Heß: Die erforderliche schnelle Reform hat in zwei Schritten zu erfolgen: Als Erstes muss das StVG vom Bundestag neu ausgerichtet werden. Dann kann die StVO unter Mitwirkung der Bundesländer neu gefasst werden. In einem neu formulierten § 1 StVG muss der Straßenverkehr neben der Sicherheit, Leichtigkeit und Ordnung auch der Gleichberechtigung aller Verkehrsteilnehmer und dem Klima-, Umwelt- und Gesundheitsschutzes Rechnung tragen. In den Verordnungsermächtigungen für das Bundesverkehrsministerium nach § 6 StVG (Ermächtigung für § 45 StVO) sind diese Ziele ebenfalls deutlich zu formulieren. Dann ist auch der Weg frei für eine umfassende Anpassung des § 45 StVO, mit dem Straßenverkehrsbehörden ermächtigt werden, Verkehrsbeschränkungen anzuordnen. Diese können sich dann nicht mehr nur auf die Sicherheit und Ordnung des Verkehrs stützen, sondern die Gemeinden können Verkehrsbeschränkungen auch mit Zielen des Klima- und Umweltschutzes und der Gesundheit begründen. Dadurch erhalten sie einen erheblichen Gestaltungsspielraum auch im Hinblick auf eine nachhaltige und diesen Zielen dienende Entwicklung. Daneben können – ein entsprechender politischer Wille zur Umsetzung vorausgesetzt – die einzelnen Regelungen in der StVO für die Zielerreichung geändert werden, etwa die zur zulässigen Höchstgeschwindigkeit (§ 3 StVO). Erforderlich sind außerdem weitere Ergänzungen und Änderungen im Hinblick auf schwächere Verkehrsteilnehmer, etwa Kinder, Fußgänger und Radfahrer.

NJW: Gibt es schon Vorschläge, wie ein nachhaltiges Straßenverkehrsrecht aussehen könnte?

Heß: Die gibt es; es würde aber den Rahmen dieses Interviews sprengen, diese hier im Einzelnen wiederzugeben. Im Internet sind aber alle Reformvorschläge für einen klimafreundlichen Straßenverkehr verfügbar. Ausgangspunkt ist eine Änderung der Grundregel des § 1 StVG. Dort, wie auch in der Verordnungsermächtigung des § 6 StVG, müssen neben der Sicherheit, Leichtigkeit und Ordnung des Verkehrs nunmehr auch die gleichberechtigten Mobilitätsinteressen aller Verkehrsteilnehmer sowie die Belastungen der Umwelt und des Klimas berücksichtigt werden. Eine solche Neuausrichtung hätte Signalcharakter. Ebenso wie dies eine entsprechende Umsetzung in dem umfassenden Katalog des § 45 StVO im Hinblick auf Klima- und Umweltschutz hätte.

_____

**AUFGABEN:**
1. Welcher Paragraph der StVO wird im Interview zum Straßenverkehrsrecht als Beispiel für die Regelung der zulässigen Höchstgeschwindigkeit angeführt?
2. Führen Sie das Interview zum Straßenverkehrsrecht im Anschluss an seinen letzten Satz fort.
Die nachstehenden Daten werden für die Bearbeitung nicht benötigt.

**BEREITGESTELLTE DATEN:**
_____

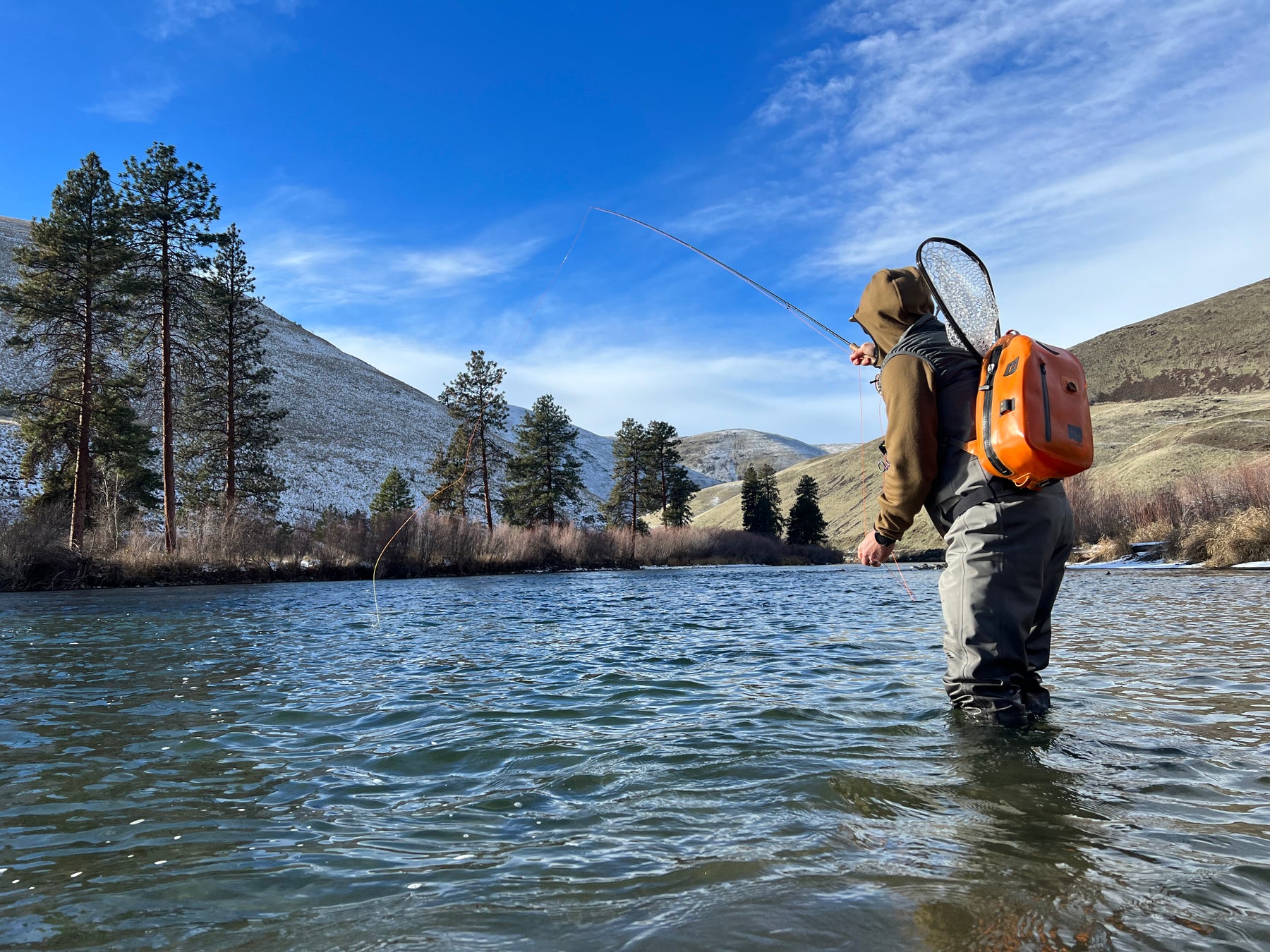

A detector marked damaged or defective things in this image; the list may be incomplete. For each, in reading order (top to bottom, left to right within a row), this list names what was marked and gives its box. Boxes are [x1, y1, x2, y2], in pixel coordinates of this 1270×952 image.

bent fly rod [589, 208, 858, 355]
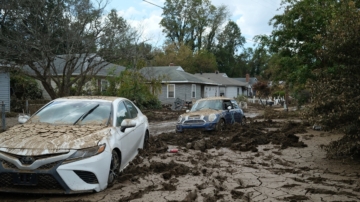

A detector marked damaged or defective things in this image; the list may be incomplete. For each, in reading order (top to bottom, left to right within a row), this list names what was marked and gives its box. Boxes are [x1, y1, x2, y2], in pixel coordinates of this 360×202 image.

damaged mini cooper [0, 96, 149, 194]
damaged mini cooper [176, 96, 246, 133]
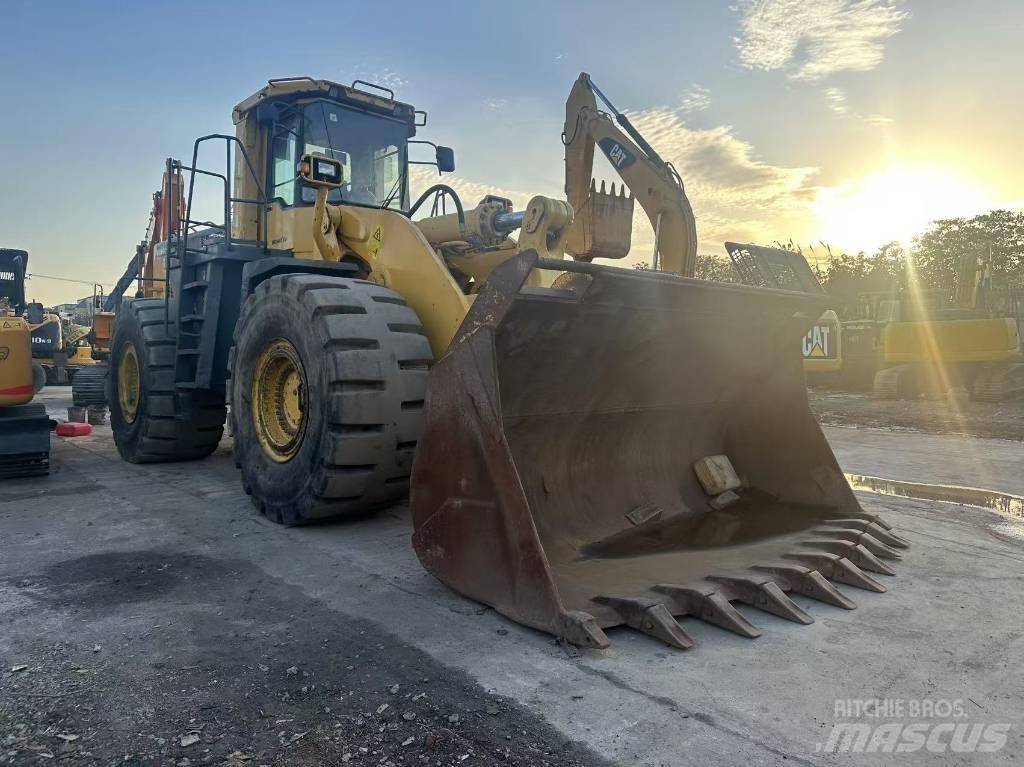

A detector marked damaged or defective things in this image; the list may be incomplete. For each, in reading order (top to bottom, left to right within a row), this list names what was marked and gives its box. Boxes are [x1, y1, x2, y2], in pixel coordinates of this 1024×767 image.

rusty bucket interior [407, 250, 905, 647]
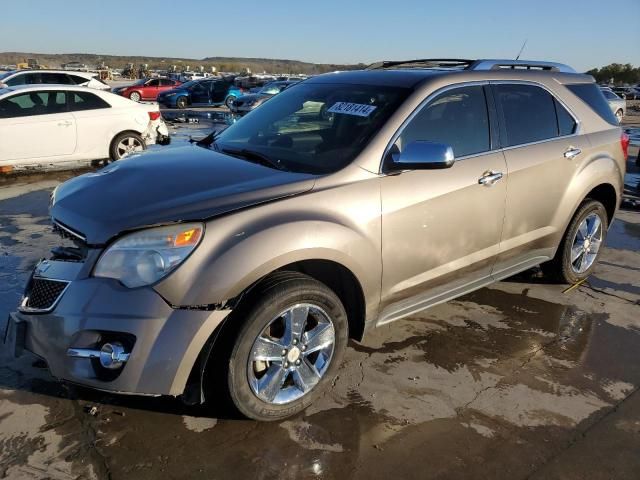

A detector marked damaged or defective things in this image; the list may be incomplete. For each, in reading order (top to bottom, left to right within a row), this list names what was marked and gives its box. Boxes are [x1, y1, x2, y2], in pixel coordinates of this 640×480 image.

damaged vehicle [0, 84, 170, 171]
damaged vehicle [6, 59, 624, 420]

_____

**LÖSUNGEN:**
1. § 3 StVO.

2.
NJW: Müsste sich auch (bau-)planungsrechtlich etwas ändern? Brauchen Kommunen mehr Gestaltungskompetenzen im Straßenverkehrsrecht?

Heß: Eindeutig ja. Die aktuellen Regeln der StVO sind stark auf das Auto ausgerichtet. Für Kommunen ist es daher teilweise schwierig, den öffentlichen Nahverkehr sowie den Fuß- und Radverkehr zu fördern. Nur mit einer Erweiterung der Kompetenzen können Kommunen Veränderungen vornehmen, die für schwächere Verkehrsteilnehmer die Verhältnisse im Straßenverkehr verbessern und aktive Mobilität und öffentliche Verkehrsmittel gegenüber der Leichtigkeit des Autoverkehrs priorisieren.

NJW: Lassen Sie uns noch einen Ausblick wagen.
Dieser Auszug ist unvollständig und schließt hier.